Dou Luyao, Wang Zehao, Qu Jingchen, Zhou Zhigang, Dai Longzheng
Online available: 2025-09-23
[Objective] This study aims to address the challenges of data utilization efficiency and privacy protection in multi-institutional data fusion, thereby enhancing both the practicality and security of data sharing among multiple institutions.[Method] A novel multi-institutional data fusion model, termed CEFDFM-MI (Cloud-Edge Federated Data Fusion Model for Multi-Institution), is proposed, which integrates cloud-edge collaboration with federated learning. Within the cloud-edge collaborative framework, a budget allocation mechanism and an information gain evaluation mechanism are devised to ensure the efficiency of data fusion processes. Furthermore, by leveraging the distributed characteristics of federated learning, the proposed model ensures secure and privacy-preserving data integration across institutions. The model is empirically evaluated on MNIST, CIFAR-10, and CIFAR-100 datasets under independent and identically distributed (IID) scenarios, as well as non-IID scenarios exhibiting low, medium, and high degrees of heterogeneity, in order to assess its performance across diverse and complex environments.[Results] Under IID conditions, the CEFDFM-MI model achieves a maximum accuracy of 94.52%. In non-IID scenarios with low, medium, and high heterogeneity, the model attains peak F1 scores of 73.71%, 74.51%, and 73.45%, respectively.

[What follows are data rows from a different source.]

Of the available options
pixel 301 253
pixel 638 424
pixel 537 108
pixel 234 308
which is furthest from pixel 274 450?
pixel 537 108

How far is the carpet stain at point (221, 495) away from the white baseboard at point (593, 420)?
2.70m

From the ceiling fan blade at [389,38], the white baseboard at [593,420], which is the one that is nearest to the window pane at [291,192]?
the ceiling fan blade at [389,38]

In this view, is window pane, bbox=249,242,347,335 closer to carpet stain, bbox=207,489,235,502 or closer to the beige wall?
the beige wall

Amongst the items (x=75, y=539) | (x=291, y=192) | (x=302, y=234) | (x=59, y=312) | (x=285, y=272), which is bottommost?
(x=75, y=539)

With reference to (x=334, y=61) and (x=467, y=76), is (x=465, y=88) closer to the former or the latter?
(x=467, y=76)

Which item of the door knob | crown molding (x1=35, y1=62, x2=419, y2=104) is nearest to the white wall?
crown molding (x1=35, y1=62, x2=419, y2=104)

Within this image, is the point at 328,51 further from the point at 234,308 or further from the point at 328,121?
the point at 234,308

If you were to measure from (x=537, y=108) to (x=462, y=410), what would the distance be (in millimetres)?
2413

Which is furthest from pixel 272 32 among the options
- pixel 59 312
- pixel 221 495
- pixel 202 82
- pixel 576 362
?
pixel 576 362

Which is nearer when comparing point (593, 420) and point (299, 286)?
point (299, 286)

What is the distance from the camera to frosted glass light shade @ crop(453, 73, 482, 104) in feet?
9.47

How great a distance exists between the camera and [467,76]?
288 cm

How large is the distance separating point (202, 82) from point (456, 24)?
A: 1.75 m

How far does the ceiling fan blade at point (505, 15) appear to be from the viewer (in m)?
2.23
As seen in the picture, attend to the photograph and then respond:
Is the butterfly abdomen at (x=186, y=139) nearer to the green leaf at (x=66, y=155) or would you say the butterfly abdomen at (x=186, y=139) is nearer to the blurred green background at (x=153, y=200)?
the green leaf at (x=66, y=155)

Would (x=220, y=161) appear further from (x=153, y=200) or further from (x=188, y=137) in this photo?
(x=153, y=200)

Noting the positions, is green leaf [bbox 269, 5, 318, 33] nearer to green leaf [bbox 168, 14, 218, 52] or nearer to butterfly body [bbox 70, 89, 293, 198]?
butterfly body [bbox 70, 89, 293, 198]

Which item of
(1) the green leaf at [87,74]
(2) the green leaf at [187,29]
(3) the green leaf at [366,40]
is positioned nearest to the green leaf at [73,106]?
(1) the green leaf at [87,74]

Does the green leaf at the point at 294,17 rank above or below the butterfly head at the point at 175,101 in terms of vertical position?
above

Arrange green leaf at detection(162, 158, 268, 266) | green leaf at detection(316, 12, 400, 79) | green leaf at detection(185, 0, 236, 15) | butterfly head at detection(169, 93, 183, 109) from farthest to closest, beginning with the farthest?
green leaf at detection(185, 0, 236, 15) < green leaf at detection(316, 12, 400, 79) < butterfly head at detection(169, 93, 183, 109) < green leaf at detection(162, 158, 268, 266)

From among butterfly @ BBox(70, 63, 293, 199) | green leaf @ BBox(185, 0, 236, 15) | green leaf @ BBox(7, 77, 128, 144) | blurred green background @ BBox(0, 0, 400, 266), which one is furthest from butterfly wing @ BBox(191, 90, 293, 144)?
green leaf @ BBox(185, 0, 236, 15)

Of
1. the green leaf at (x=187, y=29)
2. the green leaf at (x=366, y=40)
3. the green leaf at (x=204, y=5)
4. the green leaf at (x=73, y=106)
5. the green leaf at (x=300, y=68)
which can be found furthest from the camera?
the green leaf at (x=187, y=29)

Moreover, in the presence of model heterogeneity at the edge level, the proposed model demonstrates an accuracy improvement of approximately 6%–8% compared to independent training on individual edge nodes.[Limitations] The current study does not address scenarios where the objectives of cloud and edge models are misaligned, and the model's applicability in more complex environments remains to be further explored.[Conclusions] The proposed CEFDFM-MI model exhibits superior global performance relative to FedAvg and FedProx, and possesses robust capabilities in handling model heterogeneity across multiple institutions.